Residents on the outskirts of Preston are embroiled in a battle with “cheeky” commuters using their cul-de-sac as a de facto car park.

Angry complaints to the neighbourhood policing team from residents in Tower Green, Fulwood, which is in the northern part of Preston, have led to PCSOs erecting signs warning drivers it’s illegal to park on the pavement.

Such is the ire of some, exasperated by the daily arrival of commuters, that they have resorted to monitoring their own street and confronting those who leave their cars in the way.

The campaign was kickstarted by Tower Green resident Lee, who claimed the issue has been rumbling on for 14 years.

Lee, taking matters into his own hands, said he places notes on cars and takes pictures of repeat offenders.

He told LancsLive: “It’s got to the point where if I’m going out I have to move one car and then put our other in its space otherwise within a matter of minutes it would be taken.

“We’ve complained to everyone; the police, the council, councillors, but the only possible solution, they say, is making the road a permit zone. If they did that then we’d have to pay £300 a year for it and why should we have to pay to park outside our own homes?”

Single or double yellow lines would also force residents to have to park elsewhere. However, Lee posited whether making Tower Green an “access only” road, meaning only residents could park there, would solve the problem too.

While most residents recognise that many of the parkers are staff at the nearby hospital, Lee believes staff that work elsewhere are using the road to park.

→ EXERCISE DATA:
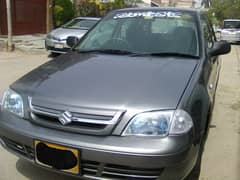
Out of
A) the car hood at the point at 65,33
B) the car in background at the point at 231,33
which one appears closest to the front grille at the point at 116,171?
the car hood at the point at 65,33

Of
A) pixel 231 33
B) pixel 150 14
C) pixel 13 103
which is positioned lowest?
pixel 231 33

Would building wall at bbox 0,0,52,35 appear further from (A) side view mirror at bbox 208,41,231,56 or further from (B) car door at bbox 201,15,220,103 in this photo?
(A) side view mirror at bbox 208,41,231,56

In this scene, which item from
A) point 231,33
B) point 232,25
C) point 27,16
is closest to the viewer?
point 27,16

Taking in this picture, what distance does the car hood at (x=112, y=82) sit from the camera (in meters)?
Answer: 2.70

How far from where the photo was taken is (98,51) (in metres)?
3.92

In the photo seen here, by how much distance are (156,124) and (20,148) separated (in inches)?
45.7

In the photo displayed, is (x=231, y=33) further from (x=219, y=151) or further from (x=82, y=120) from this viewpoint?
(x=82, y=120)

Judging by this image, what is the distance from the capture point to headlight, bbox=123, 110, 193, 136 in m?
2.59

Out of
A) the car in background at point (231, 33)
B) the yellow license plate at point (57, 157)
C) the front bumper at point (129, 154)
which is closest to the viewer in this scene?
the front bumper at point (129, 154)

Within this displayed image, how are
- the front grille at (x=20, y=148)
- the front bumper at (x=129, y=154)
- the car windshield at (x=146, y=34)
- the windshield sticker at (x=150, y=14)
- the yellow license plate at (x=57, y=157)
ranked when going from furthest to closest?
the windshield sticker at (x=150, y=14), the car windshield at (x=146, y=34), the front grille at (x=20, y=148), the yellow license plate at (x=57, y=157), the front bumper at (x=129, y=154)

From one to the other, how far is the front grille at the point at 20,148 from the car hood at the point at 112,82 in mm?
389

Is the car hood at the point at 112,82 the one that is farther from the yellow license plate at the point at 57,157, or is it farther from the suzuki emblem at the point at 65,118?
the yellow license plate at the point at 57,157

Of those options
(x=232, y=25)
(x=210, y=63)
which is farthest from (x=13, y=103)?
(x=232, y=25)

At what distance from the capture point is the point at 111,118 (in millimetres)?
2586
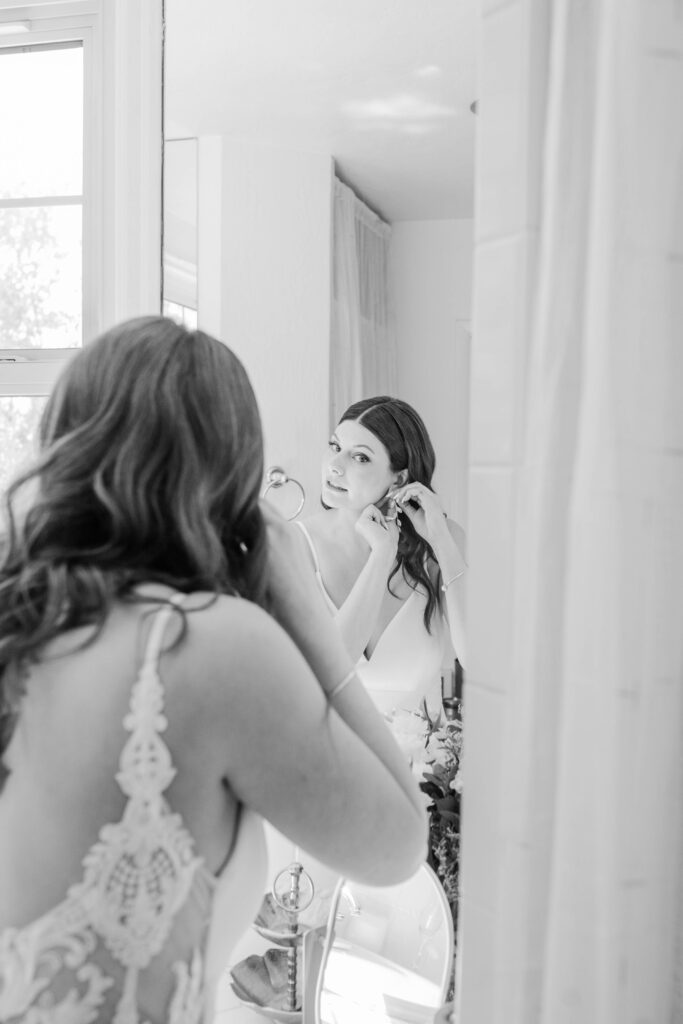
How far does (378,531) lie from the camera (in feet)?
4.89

→ EXPLORE THE MATERIAL:
**a.** In the article on commuter parking in Tower Green, rewrite the paragraph that begins "Single or double yellow lines" as a short list that keeps its main facts.
**b.** Write the next part of the article on commuter parking in Tower Green, picking up after its last sentence.

→ EXPECTED RESPONSES:
**a.**
- Single or double yellow lines would also force residents to park elsewhere.
- Lee asked whether making Tower Green an "access only" road, where only residents could park, would also solve the problem.

**b.**
He said: “There was one woman who parked here and she works at a nursery. I explained to her that she was blocking the pavement but she just walked away.

“Then some time later someone from that nursery was pushing a large buggy to fit four children in it and she complained about having to go onto the road. You couldn’t make it up.”

The local publication visited Tower Green and on the day they arrived the cul-de-sac was lined with parked cars, making it challenging to drive through when another car was coming in the opposite direction.

One woman, who told the publication she had lived there for 27 years, said: “Today is a good day”.

Local resident, John, who walks his dog down the road, said that at the end of the working day, when many of those who have parked there head home, “it’s like Moses leading the slaves out of Egypt”.

He added: “There’s this mass exodus as all the cheeky buggers walk back to their cars and then go home. Evenings and weekends make it feel like a ghost town in comparison.”